[Stored data]
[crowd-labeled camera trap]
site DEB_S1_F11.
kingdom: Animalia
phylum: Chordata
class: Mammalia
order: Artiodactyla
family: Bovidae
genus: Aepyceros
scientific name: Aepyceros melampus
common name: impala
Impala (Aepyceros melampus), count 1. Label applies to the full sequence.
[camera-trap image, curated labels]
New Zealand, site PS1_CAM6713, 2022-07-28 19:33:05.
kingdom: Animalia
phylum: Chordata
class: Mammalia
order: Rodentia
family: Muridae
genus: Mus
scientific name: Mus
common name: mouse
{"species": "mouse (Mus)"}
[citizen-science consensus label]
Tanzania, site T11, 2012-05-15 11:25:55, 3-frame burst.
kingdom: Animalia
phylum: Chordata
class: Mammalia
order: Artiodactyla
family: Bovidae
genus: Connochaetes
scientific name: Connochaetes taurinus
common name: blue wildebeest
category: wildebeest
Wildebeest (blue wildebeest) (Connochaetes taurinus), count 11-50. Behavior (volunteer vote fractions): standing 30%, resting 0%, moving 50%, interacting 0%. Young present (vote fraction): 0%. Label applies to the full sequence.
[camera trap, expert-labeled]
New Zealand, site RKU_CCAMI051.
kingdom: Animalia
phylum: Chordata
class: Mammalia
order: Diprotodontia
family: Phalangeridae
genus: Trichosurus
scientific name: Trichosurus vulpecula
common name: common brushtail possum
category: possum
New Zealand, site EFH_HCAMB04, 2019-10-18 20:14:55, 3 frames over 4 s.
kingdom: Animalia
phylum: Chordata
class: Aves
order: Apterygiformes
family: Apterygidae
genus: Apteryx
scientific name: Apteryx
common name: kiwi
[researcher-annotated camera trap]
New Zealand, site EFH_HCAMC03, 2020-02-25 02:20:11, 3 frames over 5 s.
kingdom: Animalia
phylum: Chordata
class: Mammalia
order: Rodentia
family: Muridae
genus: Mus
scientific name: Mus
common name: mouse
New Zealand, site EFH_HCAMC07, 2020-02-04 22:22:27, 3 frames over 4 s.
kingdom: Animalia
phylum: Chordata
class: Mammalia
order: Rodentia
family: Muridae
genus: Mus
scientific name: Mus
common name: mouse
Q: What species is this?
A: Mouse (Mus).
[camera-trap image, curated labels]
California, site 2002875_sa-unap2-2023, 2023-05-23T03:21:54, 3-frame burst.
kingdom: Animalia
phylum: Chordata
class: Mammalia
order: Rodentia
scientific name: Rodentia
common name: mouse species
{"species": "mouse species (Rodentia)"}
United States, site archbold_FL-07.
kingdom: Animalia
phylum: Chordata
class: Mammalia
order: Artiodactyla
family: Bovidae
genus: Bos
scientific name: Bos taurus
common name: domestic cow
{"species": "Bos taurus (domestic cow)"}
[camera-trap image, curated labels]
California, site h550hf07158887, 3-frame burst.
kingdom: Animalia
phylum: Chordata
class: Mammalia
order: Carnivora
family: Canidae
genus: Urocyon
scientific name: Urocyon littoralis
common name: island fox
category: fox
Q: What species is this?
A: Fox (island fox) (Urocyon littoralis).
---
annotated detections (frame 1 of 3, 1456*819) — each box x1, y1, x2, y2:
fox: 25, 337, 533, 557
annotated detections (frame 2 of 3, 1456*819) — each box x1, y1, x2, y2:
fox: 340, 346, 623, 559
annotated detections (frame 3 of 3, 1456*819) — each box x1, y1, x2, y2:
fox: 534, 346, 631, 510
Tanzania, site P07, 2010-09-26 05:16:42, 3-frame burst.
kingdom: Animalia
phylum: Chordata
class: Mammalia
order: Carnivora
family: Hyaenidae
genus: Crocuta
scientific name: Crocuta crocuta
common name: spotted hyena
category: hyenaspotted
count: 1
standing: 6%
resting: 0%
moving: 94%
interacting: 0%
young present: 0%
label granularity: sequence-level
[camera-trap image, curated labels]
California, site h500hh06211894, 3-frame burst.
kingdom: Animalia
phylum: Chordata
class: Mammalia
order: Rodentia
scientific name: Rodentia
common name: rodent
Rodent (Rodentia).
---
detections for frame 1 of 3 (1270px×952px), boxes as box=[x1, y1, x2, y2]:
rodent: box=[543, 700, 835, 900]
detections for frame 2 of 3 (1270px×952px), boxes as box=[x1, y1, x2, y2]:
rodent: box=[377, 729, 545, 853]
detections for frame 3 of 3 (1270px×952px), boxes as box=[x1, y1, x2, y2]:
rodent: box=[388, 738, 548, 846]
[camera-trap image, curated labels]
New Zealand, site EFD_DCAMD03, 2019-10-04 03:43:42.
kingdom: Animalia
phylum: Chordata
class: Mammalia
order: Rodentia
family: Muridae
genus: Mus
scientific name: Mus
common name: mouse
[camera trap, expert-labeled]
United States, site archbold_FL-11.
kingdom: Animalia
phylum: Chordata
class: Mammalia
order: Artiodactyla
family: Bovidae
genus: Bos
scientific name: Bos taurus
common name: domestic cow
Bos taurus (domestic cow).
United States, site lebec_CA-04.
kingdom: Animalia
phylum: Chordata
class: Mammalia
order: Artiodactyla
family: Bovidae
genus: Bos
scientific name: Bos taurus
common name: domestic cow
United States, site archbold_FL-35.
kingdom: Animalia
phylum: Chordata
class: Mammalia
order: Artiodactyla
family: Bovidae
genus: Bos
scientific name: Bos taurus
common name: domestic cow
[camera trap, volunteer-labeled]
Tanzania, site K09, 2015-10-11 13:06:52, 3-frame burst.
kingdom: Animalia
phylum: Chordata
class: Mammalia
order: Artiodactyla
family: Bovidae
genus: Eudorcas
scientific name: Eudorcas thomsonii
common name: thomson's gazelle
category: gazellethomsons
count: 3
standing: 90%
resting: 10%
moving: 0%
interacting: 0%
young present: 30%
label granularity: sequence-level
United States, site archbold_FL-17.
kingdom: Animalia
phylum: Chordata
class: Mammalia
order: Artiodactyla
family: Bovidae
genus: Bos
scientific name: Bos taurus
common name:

### Activity
Output all of the data without altering a single line.

### Exercise response
[crowd-labeled camera trap]
site DEB_S1_F11.
kingdom: Animalia
phylum: Chordata
class: Mammalia
order: Artiodactyla
family: Bovidae
genus: Aepyceros
scientific name: Aepyceros melampus
common name: impala
Impala (Aepyceros melampus), count 1. Label applies to the full sequence.
[camera-trap image, curated labels]
New Zealand, site PS1_CAM6713, 2022-07-28 19:33:05.
kingdom: Animalia
phylum: Chordata
class: Mammalia
order: Rodentia
family: Muridae
genus: Mus
scientific name: Mus
common name: mouse
{"species": "mouse (Mus)"}
[citizen-science consensus label]
Tanzania, site T11, 2012-05-15 11:25:55, 3-frame burst.
kingdom: Animalia
phylum: Chordata
class: Mammalia
order: Artiodactyla
family: Bovidae
genus: Connochaetes
scientific name: Connochaetes taurinus
common name: blue wildebeest
category: wildebeest
Wildebeest (blue wildebeest) (Connochaetes taurinus), count 11-50. Behavior (volunteer vote fractions): standing 30%, resting 0%, moving 50%, interacting 0%. Young present (vote fraction): 0%. Label applies to the full sequence.
[camera trap, expert-labeled]
New Zealand, site RKU_CCAMI051.
kingdom: Animalia
phylum: Chordata
class: Mammalia
order: Diprotodontia
family: Phalangeridae
genus: Trichosurus
scientific name: Trichosurus vulpecula
common name: common brushtail possum
category: possum
New Zealand, site EFH_HCAMB04, 2019-10-18 20:14:55, 3 frames over 4 s.
kingdom: Animalia
phylum: Chordata
class: Aves
order: Apterygiformes
family: Apterygidae
genus: Apteryx
scientific name: Apteryx
common name: kiwi
[researcher-annotated camera trap]
New Zealand, site EFH_HCAMC03, 2020-02-25 02:20:11, 3 frames over 5 s.
kingdom: Animalia
phylum: Chordata
class: Mammalia
order: Rodentia
family: Muridae
genus: Mus
scientific name: Mus
common name: mouse
New Zealand, site EFH_HCAMC07, 2020-02-04 22:22:27, 3 frames over 4 s.
kingdom: Animalia
phylum: Chordata
class: Mammalia
order: Rodentia
family: Muridae
genus: Mus
scientific name: Mus
common name: mouse
Q: What species is this?
A: Mouse (Mus).
[camera-trap image, curated labels]
California, site 2002875_sa-unap2-2023, 2023-05-23T03:21:54, 3-frame burst.
kingdom: Animalia
phylum: Chordata
class: Mammalia
order: Rodentia
scientific name: Rodentia
common name: mouse species
{"species": "mouse species (Rodentia)"}
United States, site archbold_FL-07.
kingdom: Animalia
phylum: Chordata
class: Mammalia
order: Artiodactyla
family: Bovidae
genus: Bos
scientific name: Bos taurus
common name: domestic cow
{"species": "Bos taurus (domestic cow)"}
[camera-trap image, curated labels]
California, site h550hf07158887, 3-frame burst.
kingdom: Animalia
phylum: Chordata
class: Mammalia
order: Carnivora
family: Canidae
genus: Urocyon
scientific name: Urocyon littoralis
common name: island fox
category: fox
Q: What species is this?
A: Fox (island fox) (Urocyon littoralis).
---
annotated detections (frame 1 of 3, 1456*819) — each box x1, y1, x2, y2:
fox: 25, 337, 533, 557
annotated detections (frame 2 of 3, 1456*819) — each box x1, y1, x2, y2:
fox: 340, 346, 623, 559
annotated detections (frame 3 of 3, 1456*819) — each box x1, y1, x2, y2:
fox: 534, 346, 631, 510
Tanzania, site P07, 2010-09-26 05:16:42, 3-frame burst.
kingdom: Animalia
phylum: Chordata
class: Mammalia
order: Carnivora
family: Hyaenidae
genus: Crocuta
scientific name: Crocuta crocuta
common name: spotted hyena
category: hyenaspotted
count: 1
standing: 6%
resting: 0%
moving: 94%
interacting: 0%
young present: 0%
label granularity: sequence-level
[camera-trap image, curated labels]
California, site h500hh06211894, 3-frame burst.
kingdom: Animalia
phylum: Chordata
class: Mammalia
order: Rodentia
scientific name: Rodentia
common name: rodent
Rodent (Rodentia).
---
detections for frame 1 of 3 (1270px×952px), boxes as box=[x1, y1, x2, y2]:
rodent: box=[543, 700, 835, 900]
detections for frame 2 of 3 (1270px×952px), boxes as box=[x1, y1, x2, y2]:
rodent: box=[377, 729, 545, 853]
detections for frame 3 of 3 (1270px×952px), boxes as box=[x1, y1, x2, y2]:
rodent: box=[388, 738, 548, 846]
[camera-trap image, curated labels]
New Zealand, site EFD_DCAMD03, 2019-10-04 03:43:42.
kingdom: Animalia
phylum: Chordata
class: Mammalia
order: Rodentia
family: Muridae
genus: Mus
scientific name: Mus
common name: mouse
[camera trap, expert-labeled]
United States, site archbold_FL-11.
kingdom: Animalia
phylum: Chordata
class: Mammalia
order: Artiodactyla
family: Bovidae
genus: Bos
scientific name: Bos taurus
common name: domestic cow
Bos taurus (domestic cow).
United States, site lebec_CA-04.
kingdom: Animalia
phylum: Chordata
class: Mammalia
order: Artiodactyla
family: Bovidae
genus: Bos
scientific name: Bos taurus
common name: domestic cow
United States, site archbold_FL-35.
kingdom: Animalia
phylum: Chordata
class: Mammalia
order: Artiodactyla
family: Bovidae
genus: Bos
scientific name: Bos taurus
common name: domestic cow
[camera trap, volunteer-labeled]
Tanzania, site K09, 2015-10-11 13:06:52, 3-frame burst.
kingdom: Animalia
phylum: Chordata
class: Mammalia
order: Artiodactyla
family: Bovidae
genus: Eudorcas
scientific name: Eudorcas thomsonii
common name: thomson's gazelle
category: gazellethomsons
count: 3
standing: 90%
resting: 10%
moving: 0%
interacting: 0%
young present: 30%
label granularity: sequence-level
United States, site archbold_FL-17.
kingdom: Animalia
phylum: Chordata
class: Mammalia
order: Artiodactyla
family: Bovidae
genus: Bos
scientific name: Bos taurus
common name:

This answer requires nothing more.